The Genius of Charles Darwin Part 2

Now this was much better. Part two of the Genius of Charles Darwin didn’t have much to do with Darwin, but it did try to tackle some interesting issues. Dawkins looked as uncomfortable as ever, but some of the experts he interviewed made for good TV. I especially I enjoyed seeing his Pinkerness himself who prefaced his remarks on the evolution of the brain by saying “I happen to have one right here,” before picking up an authentic brain-in-a-vat.

The show tackled two questions. The first was the evolution of mankind. This was handled well and I shared Dawkins’ thrill at seeing some of the most precious and important fossils of early hominids. There were a couple of finely judged moments of political incorrectness such as Richard Leakey hinting that chimps and humans might be able to interbreed (they can’t) and Dawkins’s priceless question to a Kenyan bishop “I’m an ape. Are you an ape?”

I don’t think that it is controversial that man is descended from an extinct prehistoric creature from which chimpanzees are also descended. When the Bible refers to man being created in God’s image, it means as a rational, free and moral being. Since God has no body, it is trivially obvious that He doesn’t look like us (unless He wants to).
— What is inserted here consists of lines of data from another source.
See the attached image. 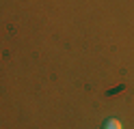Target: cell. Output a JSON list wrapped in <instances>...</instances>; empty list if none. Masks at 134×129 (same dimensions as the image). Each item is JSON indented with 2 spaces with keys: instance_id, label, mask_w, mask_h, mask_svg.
<instances>
[{
  "instance_id": "6da1fadb",
  "label": "cell",
  "mask_w": 134,
  "mask_h": 129,
  "mask_svg": "<svg viewBox=\"0 0 134 129\" xmlns=\"http://www.w3.org/2000/svg\"><path fill=\"white\" fill-rule=\"evenodd\" d=\"M102 129H123V127H121V123L117 118H106L104 125H102Z\"/></svg>"
}]
</instances>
The Kenyan bishop disagreed with Dawkins, not because he thinks we are created in God’s physical image but because he does not think we have evolved. He’s wrong on that and I was with Dawkins in the first half of the show.
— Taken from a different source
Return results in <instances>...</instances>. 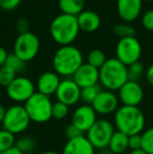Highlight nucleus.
<instances>
[{"instance_id": "36", "label": "nucleus", "mask_w": 153, "mask_h": 154, "mask_svg": "<svg viewBox=\"0 0 153 154\" xmlns=\"http://www.w3.org/2000/svg\"><path fill=\"white\" fill-rule=\"evenodd\" d=\"M16 29H17V31L19 32V34H24V32H27L29 29V21L24 18H20L16 22Z\"/></svg>"}, {"instance_id": "30", "label": "nucleus", "mask_w": 153, "mask_h": 154, "mask_svg": "<svg viewBox=\"0 0 153 154\" xmlns=\"http://www.w3.org/2000/svg\"><path fill=\"white\" fill-rule=\"evenodd\" d=\"M142 138H143L142 149L148 154H153V127L145 130L142 133Z\"/></svg>"}, {"instance_id": "34", "label": "nucleus", "mask_w": 153, "mask_h": 154, "mask_svg": "<svg viewBox=\"0 0 153 154\" xmlns=\"http://www.w3.org/2000/svg\"><path fill=\"white\" fill-rule=\"evenodd\" d=\"M21 3V0H0V8L3 11H13Z\"/></svg>"}, {"instance_id": "14", "label": "nucleus", "mask_w": 153, "mask_h": 154, "mask_svg": "<svg viewBox=\"0 0 153 154\" xmlns=\"http://www.w3.org/2000/svg\"><path fill=\"white\" fill-rule=\"evenodd\" d=\"M96 122V112L91 105L83 104L74 111L72 124L82 132H87Z\"/></svg>"}, {"instance_id": "41", "label": "nucleus", "mask_w": 153, "mask_h": 154, "mask_svg": "<svg viewBox=\"0 0 153 154\" xmlns=\"http://www.w3.org/2000/svg\"><path fill=\"white\" fill-rule=\"evenodd\" d=\"M129 154H148L147 152H145V151L143 150V149H139V150H132L130 151V153Z\"/></svg>"}, {"instance_id": "21", "label": "nucleus", "mask_w": 153, "mask_h": 154, "mask_svg": "<svg viewBox=\"0 0 153 154\" xmlns=\"http://www.w3.org/2000/svg\"><path fill=\"white\" fill-rule=\"evenodd\" d=\"M62 14L78 16L84 11L85 0H58Z\"/></svg>"}, {"instance_id": "17", "label": "nucleus", "mask_w": 153, "mask_h": 154, "mask_svg": "<svg viewBox=\"0 0 153 154\" xmlns=\"http://www.w3.org/2000/svg\"><path fill=\"white\" fill-rule=\"evenodd\" d=\"M60 83H61V80L57 72L45 71L38 78L37 83H36V89H37V92L50 97L51 94H56Z\"/></svg>"}, {"instance_id": "12", "label": "nucleus", "mask_w": 153, "mask_h": 154, "mask_svg": "<svg viewBox=\"0 0 153 154\" xmlns=\"http://www.w3.org/2000/svg\"><path fill=\"white\" fill-rule=\"evenodd\" d=\"M56 97L57 101L67 106H72L81 100V88L72 79L62 80L56 92Z\"/></svg>"}, {"instance_id": "2", "label": "nucleus", "mask_w": 153, "mask_h": 154, "mask_svg": "<svg viewBox=\"0 0 153 154\" xmlns=\"http://www.w3.org/2000/svg\"><path fill=\"white\" fill-rule=\"evenodd\" d=\"M80 32L76 16L66 14H60L55 17L49 26V32L57 44L61 46L72 45L77 39Z\"/></svg>"}, {"instance_id": "28", "label": "nucleus", "mask_w": 153, "mask_h": 154, "mask_svg": "<svg viewBox=\"0 0 153 154\" xmlns=\"http://www.w3.org/2000/svg\"><path fill=\"white\" fill-rule=\"evenodd\" d=\"M69 112V106L57 101L53 104V118L56 120H64L68 116Z\"/></svg>"}, {"instance_id": "8", "label": "nucleus", "mask_w": 153, "mask_h": 154, "mask_svg": "<svg viewBox=\"0 0 153 154\" xmlns=\"http://www.w3.org/2000/svg\"><path fill=\"white\" fill-rule=\"evenodd\" d=\"M40 49V40L31 32L19 34L14 43V54L25 63L32 61L38 55Z\"/></svg>"}, {"instance_id": "25", "label": "nucleus", "mask_w": 153, "mask_h": 154, "mask_svg": "<svg viewBox=\"0 0 153 154\" xmlns=\"http://www.w3.org/2000/svg\"><path fill=\"white\" fill-rule=\"evenodd\" d=\"M15 146L19 149L23 154H29L32 153L36 148V142L34 138L29 136H22L16 140Z\"/></svg>"}, {"instance_id": "29", "label": "nucleus", "mask_w": 153, "mask_h": 154, "mask_svg": "<svg viewBox=\"0 0 153 154\" xmlns=\"http://www.w3.org/2000/svg\"><path fill=\"white\" fill-rule=\"evenodd\" d=\"M113 32L120 39L123 38H129V37H135V29L129 24H116L113 27Z\"/></svg>"}, {"instance_id": "32", "label": "nucleus", "mask_w": 153, "mask_h": 154, "mask_svg": "<svg viewBox=\"0 0 153 154\" xmlns=\"http://www.w3.org/2000/svg\"><path fill=\"white\" fill-rule=\"evenodd\" d=\"M143 146V138H142V134H134V135L129 136L128 140V148L132 150H139L142 149Z\"/></svg>"}, {"instance_id": "22", "label": "nucleus", "mask_w": 153, "mask_h": 154, "mask_svg": "<svg viewBox=\"0 0 153 154\" xmlns=\"http://www.w3.org/2000/svg\"><path fill=\"white\" fill-rule=\"evenodd\" d=\"M16 145V136L5 129H0V152L13 148Z\"/></svg>"}, {"instance_id": "27", "label": "nucleus", "mask_w": 153, "mask_h": 154, "mask_svg": "<svg viewBox=\"0 0 153 154\" xmlns=\"http://www.w3.org/2000/svg\"><path fill=\"white\" fill-rule=\"evenodd\" d=\"M5 66H8V68L13 69L15 72H20L24 69L25 67V62L22 61L18 56H16L14 53L8 54V59L5 61Z\"/></svg>"}, {"instance_id": "13", "label": "nucleus", "mask_w": 153, "mask_h": 154, "mask_svg": "<svg viewBox=\"0 0 153 154\" xmlns=\"http://www.w3.org/2000/svg\"><path fill=\"white\" fill-rule=\"evenodd\" d=\"M118 103H120V100H118V95L113 91L105 89L99 93L91 106L94 111L96 112V114L107 116V114H111L118 110Z\"/></svg>"}, {"instance_id": "20", "label": "nucleus", "mask_w": 153, "mask_h": 154, "mask_svg": "<svg viewBox=\"0 0 153 154\" xmlns=\"http://www.w3.org/2000/svg\"><path fill=\"white\" fill-rule=\"evenodd\" d=\"M129 136L121 131H116L113 133L108 145L109 152L112 154H122L128 149Z\"/></svg>"}, {"instance_id": "44", "label": "nucleus", "mask_w": 153, "mask_h": 154, "mask_svg": "<svg viewBox=\"0 0 153 154\" xmlns=\"http://www.w3.org/2000/svg\"><path fill=\"white\" fill-rule=\"evenodd\" d=\"M152 111H153V103H152Z\"/></svg>"}, {"instance_id": "23", "label": "nucleus", "mask_w": 153, "mask_h": 154, "mask_svg": "<svg viewBox=\"0 0 153 154\" xmlns=\"http://www.w3.org/2000/svg\"><path fill=\"white\" fill-rule=\"evenodd\" d=\"M102 91L100 85L96 84L93 86H89V87H85L81 89V100L87 105H91L99 95V93Z\"/></svg>"}, {"instance_id": "37", "label": "nucleus", "mask_w": 153, "mask_h": 154, "mask_svg": "<svg viewBox=\"0 0 153 154\" xmlns=\"http://www.w3.org/2000/svg\"><path fill=\"white\" fill-rule=\"evenodd\" d=\"M146 78H147V81L150 84V86L153 87V63L148 67L147 71H146Z\"/></svg>"}, {"instance_id": "7", "label": "nucleus", "mask_w": 153, "mask_h": 154, "mask_svg": "<svg viewBox=\"0 0 153 154\" xmlns=\"http://www.w3.org/2000/svg\"><path fill=\"white\" fill-rule=\"evenodd\" d=\"M115 125L108 120L101 119L96 120L91 128L86 132V137L88 138L94 149L103 150L108 148L109 142L115 132Z\"/></svg>"}, {"instance_id": "40", "label": "nucleus", "mask_w": 153, "mask_h": 154, "mask_svg": "<svg viewBox=\"0 0 153 154\" xmlns=\"http://www.w3.org/2000/svg\"><path fill=\"white\" fill-rule=\"evenodd\" d=\"M5 113H6V108L0 104V124L3 123V120L5 118Z\"/></svg>"}, {"instance_id": "43", "label": "nucleus", "mask_w": 153, "mask_h": 154, "mask_svg": "<svg viewBox=\"0 0 153 154\" xmlns=\"http://www.w3.org/2000/svg\"><path fill=\"white\" fill-rule=\"evenodd\" d=\"M143 1H148V2H151V1H153V0H143Z\"/></svg>"}, {"instance_id": "9", "label": "nucleus", "mask_w": 153, "mask_h": 154, "mask_svg": "<svg viewBox=\"0 0 153 154\" xmlns=\"http://www.w3.org/2000/svg\"><path fill=\"white\" fill-rule=\"evenodd\" d=\"M116 59L127 67L139 61L142 55V45L135 37L120 39L115 46Z\"/></svg>"}, {"instance_id": "10", "label": "nucleus", "mask_w": 153, "mask_h": 154, "mask_svg": "<svg viewBox=\"0 0 153 154\" xmlns=\"http://www.w3.org/2000/svg\"><path fill=\"white\" fill-rule=\"evenodd\" d=\"M36 85L26 77H17L6 87V94L16 103H25L36 92Z\"/></svg>"}, {"instance_id": "38", "label": "nucleus", "mask_w": 153, "mask_h": 154, "mask_svg": "<svg viewBox=\"0 0 153 154\" xmlns=\"http://www.w3.org/2000/svg\"><path fill=\"white\" fill-rule=\"evenodd\" d=\"M8 54L6 53L5 48H3L2 46H0V67H2L5 64V61L8 59Z\"/></svg>"}, {"instance_id": "4", "label": "nucleus", "mask_w": 153, "mask_h": 154, "mask_svg": "<svg viewBox=\"0 0 153 154\" xmlns=\"http://www.w3.org/2000/svg\"><path fill=\"white\" fill-rule=\"evenodd\" d=\"M129 81L128 67L116 58L107 59L100 68V83L106 90L115 92Z\"/></svg>"}, {"instance_id": "24", "label": "nucleus", "mask_w": 153, "mask_h": 154, "mask_svg": "<svg viewBox=\"0 0 153 154\" xmlns=\"http://www.w3.org/2000/svg\"><path fill=\"white\" fill-rule=\"evenodd\" d=\"M107 61L106 55L104 54V51H102L101 49H93V51H89L87 56V63L91 66L96 67V68L100 69L103 65L105 64V62Z\"/></svg>"}, {"instance_id": "16", "label": "nucleus", "mask_w": 153, "mask_h": 154, "mask_svg": "<svg viewBox=\"0 0 153 154\" xmlns=\"http://www.w3.org/2000/svg\"><path fill=\"white\" fill-rule=\"evenodd\" d=\"M143 0H116V11L125 22L134 21L139 16Z\"/></svg>"}, {"instance_id": "5", "label": "nucleus", "mask_w": 153, "mask_h": 154, "mask_svg": "<svg viewBox=\"0 0 153 154\" xmlns=\"http://www.w3.org/2000/svg\"><path fill=\"white\" fill-rule=\"evenodd\" d=\"M53 102L50 97L36 92L24 103V108L31 121L38 124L46 123L53 118Z\"/></svg>"}, {"instance_id": "42", "label": "nucleus", "mask_w": 153, "mask_h": 154, "mask_svg": "<svg viewBox=\"0 0 153 154\" xmlns=\"http://www.w3.org/2000/svg\"><path fill=\"white\" fill-rule=\"evenodd\" d=\"M43 154H59V153L55 152V151H46V152H44Z\"/></svg>"}, {"instance_id": "35", "label": "nucleus", "mask_w": 153, "mask_h": 154, "mask_svg": "<svg viewBox=\"0 0 153 154\" xmlns=\"http://www.w3.org/2000/svg\"><path fill=\"white\" fill-rule=\"evenodd\" d=\"M65 135L68 140H72V138H75V137H78V136L83 135V132H82L81 130L78 129L75 125L69 124L65 129Z\"/></svg>"}, {"instance_id": "26", "label": "nucleus", "mask_w": 153, "mask_h": 154, "mask_svg": "<svg viewBox=\"0 0 153 154\" xmlns=\"http://www.w3.org/2000/svg\"><path fill=\"white\" fill-rule=\"evenodd\" d=\"M16 75L17 72H15L13 69L8 68L5 65L0 67V86L6 88L17 78Z\"/></svg>"}, {"instance_id": "3", "label": "nucleus", "mask_w": 153, "mask_h": 154, "mask_svg": "<svg viewBox=\"0 0 153 154\" xmlns=\"http://www.w3.org/2000/svg\"><path fill=\"white\" fill-rule=\"evenodd\" d=\"M83 64L81 51L72 45H66L58 48L53 57V67L55 72L62 77H70Z\"/></svg>"}, {"instance_id": "6", "label": "nucleus", "mask_w": 153, "mask_h": 154, "mask_svg": "<svg viewBox=\"0 0 153 154\" xmlns=\"http://www.w3.org/2000/svg\"><path fill=\"white\" fill-rule=\"evenodd\" d=\"M31 122L32 121L24 106L16 104L6 109L5 118L2 123V128L16 135V134L24 132L29 128Z\"/></svg>"}, {"instance_id": "18", "label": "nucleus", "mask_w": 153, "mask_h": 154, "mask_svg": "<svg viewBox=\"0 0 153 154\" xmlns=\"http://www.w3.org/2000/svg\"><path fill=\"white\" fill-rule=\"evenodd\" d=\"M94 147L84 135L68 140L64 146L62 154H94Z\"/></svg>"}, {"instance_id": "33", "label": "nucleus", "mask_w": 153, "mask_h": 154, "mask_svg": "<svg viewBox=\"0 0 153 154\" xmlns=\"http://www.w3.org/2000/svg\"><path fill=\"white\" fill-rule=\"evenodd\" d=\"M142 23L146 29L153 32V10L147 11L142 17Z\"/></svg>"}, {"instance_id": "19", "label": "nucleus", "mask_w": 153, "mask_h": 154, "mask_svg": "<svg viewBox=\"0 0 153 154\" xmlns=\"http://www.w3.org/2000/svg\"><path fill=\"white\" fill-rule=\"evenodd\" d=\"M77 20L80 31H83L87 34L96 32L101 25L100 16L93 11H83L77 16Z\"/></svg>"}, {"instance_id": "31", "label": "nucleus", "mask_w": 153, "mask_h": 154, "mask_svg": "<svg viewBox=\"0 0 153 154\" xmlns=\"http://www.w3.org/2000/svg\"><path fill=\"white\" fill-rule=\"evenodd\" d=\"M144 70V65L142 62L137 61L133 64H131L130 66H128V75H129V80L131 81H136L142 75H143Z\"/></svg>"}, {"instance_id": "15", "label": "nucleus", "mask_w": 153, "mask_h": 154, "mask_svg": "<svg viewBox=\"0 0 153 154\" xmlns=\"http://www.w3.org/2000/svg\"><path fill=\"white\" fill-rule=\"evenodd\" d=\"M72 80L81 89L96 85L100 82V69L91 66L88 63H83L72 75Z\"/></svg>"}, {"instance_id": "11", "label": "nucleus", "mask_w": 153, "mask_h": 154, "mask_svg": "<svg viewBox=\"0 0 153 154\" xmlns=\"http://www.w3.org/2000/svg\"><path fill=\"white\" fill-rule=\"evenodd\" d=\"M118 97L123 105L139 107L144 99V89L136 81L129 80L118 89Z\"/></svg>"}, {"instance_id": "39", "label": "nucleus", "mask_w": 153, "mask_h": 154, "mask_svg": "<svg viewBox=\"0 0 153 154\" xmlns=\"http://www.w3.org/2000/svg\"><path fill=\"white\" fill-rule=\"evenodd\" d=\"M0 154H23V153L21 152V151L19 150L16 146H15V147H13V148L8 149V150L3 151V152H0Z\"/></svg>"}, {"instance_id": "1", "label": "nucleus", "mask_w": 153, "mask_h": 154, "mask_svg": "<svg viewBox=\"0 0 153 154\" xmlns=\"http://www.w3.org/2000/svg\"><path fill=\"white\" fill-rule=\"evenodd\" d=\"M145 126V114L139 107L122 105L115 112V127L128 136L141 134Z\"/></svg>"}]
</instances>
The second half was even more interesting than the first because it dealt with the biggest moral problem for atheists. If our minds are simply the product of a struggle for survival, how can we say why we should be good? Surely, evolution only allows us to say that certain behaviour is more successful. Dawkins claimed he has wrestled with this problem throughout his life and it sounds like he still is. He explained that evolution can explain sacrifices for our own families and also reciprocal altruism where we return favours. But he admits that this doesn’t go far enough. He thinks we might have evolved simply to be nice to everyone we meet in the first instance because in the African savannah everyone we met was part of the same tribe.

I doubt this is right, but let’s suppose for a moment that it is. In that case, we can explain why we behave as we do. But it does not explain why we should be good. If niceness is just a useful trait that evolution has selected, like sharp teeth or a prehensile tail, it cannot be ‘right’ or ‘wrong’. Dawkins has no argument to use against evil. He abhors eugenics, like many of us, but can’t say why it is wrong, especially if it were (unfortunately) to be effective. If rape is an efficient reproductive strategy, as some controversial work as shown it might be, why should Dawkins have a problem with it? So he doesn’t solve the problem that he has wrestled with. In the end he admits, as he has previously in writing, that our goodness may be our selfish genes misfiring. Goodness is a mistake. Perhaps, Dawkins might even be tempted to call it a delusion.